Além disso, existe uma perceção predominante dos riscos psicossociais na Europa Central e Oriental como uma questão individual relacionada com a resiliência pessoal dos trabalhadores, e não coletiva, relacionada com a má organização do trabalho e com a gestão da SST. Apenas uma pequena parte das empresas da Europa Central e Oriental tem um plano de ação para prevenir os riscos psicossociais no trabalho: 9,3 % na República Checa, 13,5 % na Estónia e 16,4 % na Eslováquia, contra 71,3 % na Suécia, 65,8 % na Dinamarca e 56,6 % na Eslováquia na Finlândia.

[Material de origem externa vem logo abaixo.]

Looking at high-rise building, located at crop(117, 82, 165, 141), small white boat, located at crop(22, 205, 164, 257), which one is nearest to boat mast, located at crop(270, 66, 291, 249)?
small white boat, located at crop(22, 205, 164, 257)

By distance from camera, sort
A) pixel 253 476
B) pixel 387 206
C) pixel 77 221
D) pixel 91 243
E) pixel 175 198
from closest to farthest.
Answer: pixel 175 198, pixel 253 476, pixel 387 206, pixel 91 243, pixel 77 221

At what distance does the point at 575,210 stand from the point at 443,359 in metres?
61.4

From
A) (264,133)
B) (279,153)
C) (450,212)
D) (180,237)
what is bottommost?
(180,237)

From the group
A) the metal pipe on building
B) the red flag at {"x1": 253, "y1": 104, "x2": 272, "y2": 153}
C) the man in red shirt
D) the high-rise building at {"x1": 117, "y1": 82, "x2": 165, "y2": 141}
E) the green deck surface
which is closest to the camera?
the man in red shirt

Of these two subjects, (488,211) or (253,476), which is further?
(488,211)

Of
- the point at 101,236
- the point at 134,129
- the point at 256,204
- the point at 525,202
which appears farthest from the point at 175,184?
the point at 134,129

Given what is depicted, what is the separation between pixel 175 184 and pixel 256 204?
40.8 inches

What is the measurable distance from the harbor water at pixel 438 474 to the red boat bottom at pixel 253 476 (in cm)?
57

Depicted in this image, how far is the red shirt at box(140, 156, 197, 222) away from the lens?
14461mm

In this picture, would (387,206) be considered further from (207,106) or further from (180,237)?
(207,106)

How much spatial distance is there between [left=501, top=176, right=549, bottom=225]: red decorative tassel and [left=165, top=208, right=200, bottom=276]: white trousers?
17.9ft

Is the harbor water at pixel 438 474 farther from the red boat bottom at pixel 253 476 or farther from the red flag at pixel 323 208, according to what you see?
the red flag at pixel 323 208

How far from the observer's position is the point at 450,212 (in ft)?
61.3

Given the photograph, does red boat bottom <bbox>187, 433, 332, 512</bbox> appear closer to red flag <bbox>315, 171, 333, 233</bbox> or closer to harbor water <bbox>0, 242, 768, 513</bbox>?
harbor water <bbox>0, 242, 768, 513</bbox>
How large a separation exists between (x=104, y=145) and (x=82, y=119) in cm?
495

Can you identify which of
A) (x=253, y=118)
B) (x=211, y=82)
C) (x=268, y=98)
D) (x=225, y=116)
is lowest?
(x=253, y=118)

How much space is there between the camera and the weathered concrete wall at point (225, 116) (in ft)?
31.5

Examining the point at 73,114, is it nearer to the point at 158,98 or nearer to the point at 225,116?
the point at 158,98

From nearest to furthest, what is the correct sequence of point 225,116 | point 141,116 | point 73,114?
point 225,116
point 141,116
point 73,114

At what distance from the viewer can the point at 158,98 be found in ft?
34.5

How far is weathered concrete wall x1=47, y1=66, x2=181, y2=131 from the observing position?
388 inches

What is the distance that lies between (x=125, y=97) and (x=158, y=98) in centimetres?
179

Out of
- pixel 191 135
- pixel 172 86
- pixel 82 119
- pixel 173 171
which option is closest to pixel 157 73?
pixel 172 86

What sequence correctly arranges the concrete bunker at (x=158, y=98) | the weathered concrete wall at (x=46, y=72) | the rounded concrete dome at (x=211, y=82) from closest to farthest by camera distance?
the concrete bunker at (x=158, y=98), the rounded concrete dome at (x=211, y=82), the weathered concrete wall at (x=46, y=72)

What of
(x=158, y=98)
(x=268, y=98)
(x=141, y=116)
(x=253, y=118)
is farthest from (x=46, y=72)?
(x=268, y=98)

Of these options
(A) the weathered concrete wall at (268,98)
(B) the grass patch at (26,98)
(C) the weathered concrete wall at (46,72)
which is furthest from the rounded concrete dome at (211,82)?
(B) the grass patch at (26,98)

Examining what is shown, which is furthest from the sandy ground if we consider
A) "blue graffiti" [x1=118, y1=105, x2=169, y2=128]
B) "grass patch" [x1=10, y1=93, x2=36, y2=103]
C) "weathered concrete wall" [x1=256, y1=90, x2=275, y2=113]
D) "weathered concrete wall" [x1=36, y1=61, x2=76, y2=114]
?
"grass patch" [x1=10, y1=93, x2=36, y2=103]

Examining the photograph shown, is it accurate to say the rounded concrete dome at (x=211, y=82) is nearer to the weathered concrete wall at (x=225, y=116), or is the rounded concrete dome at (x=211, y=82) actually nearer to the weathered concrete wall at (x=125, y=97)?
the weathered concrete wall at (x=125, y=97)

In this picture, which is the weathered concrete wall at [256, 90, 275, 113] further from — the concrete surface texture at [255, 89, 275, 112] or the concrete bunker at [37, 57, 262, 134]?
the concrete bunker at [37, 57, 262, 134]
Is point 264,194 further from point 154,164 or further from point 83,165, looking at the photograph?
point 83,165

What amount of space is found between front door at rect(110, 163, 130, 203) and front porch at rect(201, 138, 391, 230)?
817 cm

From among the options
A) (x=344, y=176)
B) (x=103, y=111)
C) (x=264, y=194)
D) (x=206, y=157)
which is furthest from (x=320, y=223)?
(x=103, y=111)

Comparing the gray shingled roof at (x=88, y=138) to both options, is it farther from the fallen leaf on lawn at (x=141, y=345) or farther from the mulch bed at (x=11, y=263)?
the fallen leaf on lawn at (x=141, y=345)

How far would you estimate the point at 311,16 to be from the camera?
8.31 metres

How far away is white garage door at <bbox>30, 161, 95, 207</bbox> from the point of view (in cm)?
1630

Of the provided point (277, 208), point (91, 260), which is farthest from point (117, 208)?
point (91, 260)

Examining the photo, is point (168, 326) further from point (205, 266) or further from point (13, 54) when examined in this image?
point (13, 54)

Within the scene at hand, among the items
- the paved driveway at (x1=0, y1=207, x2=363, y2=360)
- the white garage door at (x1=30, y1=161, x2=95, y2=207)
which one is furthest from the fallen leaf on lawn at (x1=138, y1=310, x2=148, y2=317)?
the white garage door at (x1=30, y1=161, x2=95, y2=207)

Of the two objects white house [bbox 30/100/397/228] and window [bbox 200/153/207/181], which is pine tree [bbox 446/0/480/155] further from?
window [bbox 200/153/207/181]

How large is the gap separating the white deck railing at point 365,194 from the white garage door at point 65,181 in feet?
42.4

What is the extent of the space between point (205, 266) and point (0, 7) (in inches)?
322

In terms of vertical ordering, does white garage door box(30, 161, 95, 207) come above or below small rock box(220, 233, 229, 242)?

Quase não existem procedimentos para lidar com casos de assédio nas empresas (por exemplo, na Hungria 89,3 % dos estabelecimentos não têm tais procedimentos, em   Estónia 78,3 % e na Bulgária 75,1 %).  Os números são também baixos no que diz respeito aos procedimentos de combate a ameaças, abusos ou agressões no trabalho na maioria das empresas da Europa Central e Oriental.

Para fazer face aos riscos psicossociais eficazmente na legislação nacional da região, é vital sublinhar os regulamentos relativos às condições de trabalho, nomeadamente visando o conteúdo (por exemplo, o ambiente de trabalho e o equipamento, a carga de trabalho e a conceção de tarefas) e o contexto de trabalho.

É também essencial uma abordagem coletiva da regulamentação dos riscos psicossociais, uma vez que as intervenções dirigidas exclusivamente ao indivíduo não se revelaram eficazes para os trabalhadores ou para os empregadores a longo prazo. O foco deve estar na avaliação coletiva dos riscos e nas medidas de gestão dos riscos psicossociais, como no caso de outros riscos de SST. As alterações dos quadros jurídicos nacionais da SST são de importância vital, juntamente com o reforço das atividades setoriais específicas, as regulamentações especificas no local de trabalho, as ações conjuntas dos parceiros sociais e as campanhas desenvolvidas pelos intervenientes.